Während der Unterschied zwischen Franken und Galloromanen allmählich schwand, aber nicht die unterschiedliche Gesetzgebung, blieben die äußeren Grenzen des Merowingerreichs, wie sie waren, und zwar bis zum Ende der Merowingerzeit. Gewiß gab es politische Verwicklungen, einige Attacken der Awaren in Thüringen, der Westgoten in Südfrankreich, auch ein paar fränkische Ausfälle, Raubzüge jenseits der Grenzen. Aber nicht mehr um Expansion nach außen ging es vor allem, um Erweiterung des Gesamtreiches, das Unterwerfen und Schröpfen fremder, ferner Nachbarn, sondern die Könige, vier wieder, und ihre vielen Nachfolger suchten ihren Besitz, ihre Teilreiche, auf Kosten der anderen Teilreiche zu vergrößern und diese nahezu ununterbrochen und auf jede Weise zu schädigen, zu schwächen; kurz, jeder erstrebte die Vorherrschaft.

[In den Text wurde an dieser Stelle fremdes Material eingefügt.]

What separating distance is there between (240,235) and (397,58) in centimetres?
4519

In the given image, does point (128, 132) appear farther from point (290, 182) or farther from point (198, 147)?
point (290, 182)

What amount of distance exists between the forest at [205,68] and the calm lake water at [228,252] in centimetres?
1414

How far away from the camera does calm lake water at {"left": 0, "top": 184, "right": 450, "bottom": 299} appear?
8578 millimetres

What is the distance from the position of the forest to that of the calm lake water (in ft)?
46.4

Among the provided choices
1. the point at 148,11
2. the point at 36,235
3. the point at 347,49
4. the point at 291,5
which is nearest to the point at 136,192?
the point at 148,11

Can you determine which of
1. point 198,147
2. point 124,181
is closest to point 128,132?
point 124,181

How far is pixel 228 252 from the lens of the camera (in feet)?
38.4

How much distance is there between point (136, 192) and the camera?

So kam es im späteren 6. und frühen 7. Jahrhundert, als fast alle Merowingerfürsten vorzeitig und gewaltsam starben, zu fortgesetzten Brutalitäten und Übergriffen großen Ausmaßes im Reich, wüteten fast unaufhörlich Bürger- und Beutekriege, immer neue Orte wurden eingeäschert, ganze Landstriche verheert, ungezählte Plünderungen, Verstümmelungen, Morde begangen, dazu kamen Seuchen, Hungersnöte. Die Bauern verkrochen sich in den Wäldern und raubten auf eigene Faust. Alle Mittel waren in diesem tobenden Hexenkessel den Kämpfenden recht, versprachen sie nur Aussicht auf Erfolg.3
Die Chlodwig-Enkel
Nach dem Ableben Chlotars I. wurde das Frankenreich in vier Teilreiche geteilt, nach dem frühen Tod seines ältesten Sohnes in drei, nach dem Tod seines zweiten Sohnes in zwei.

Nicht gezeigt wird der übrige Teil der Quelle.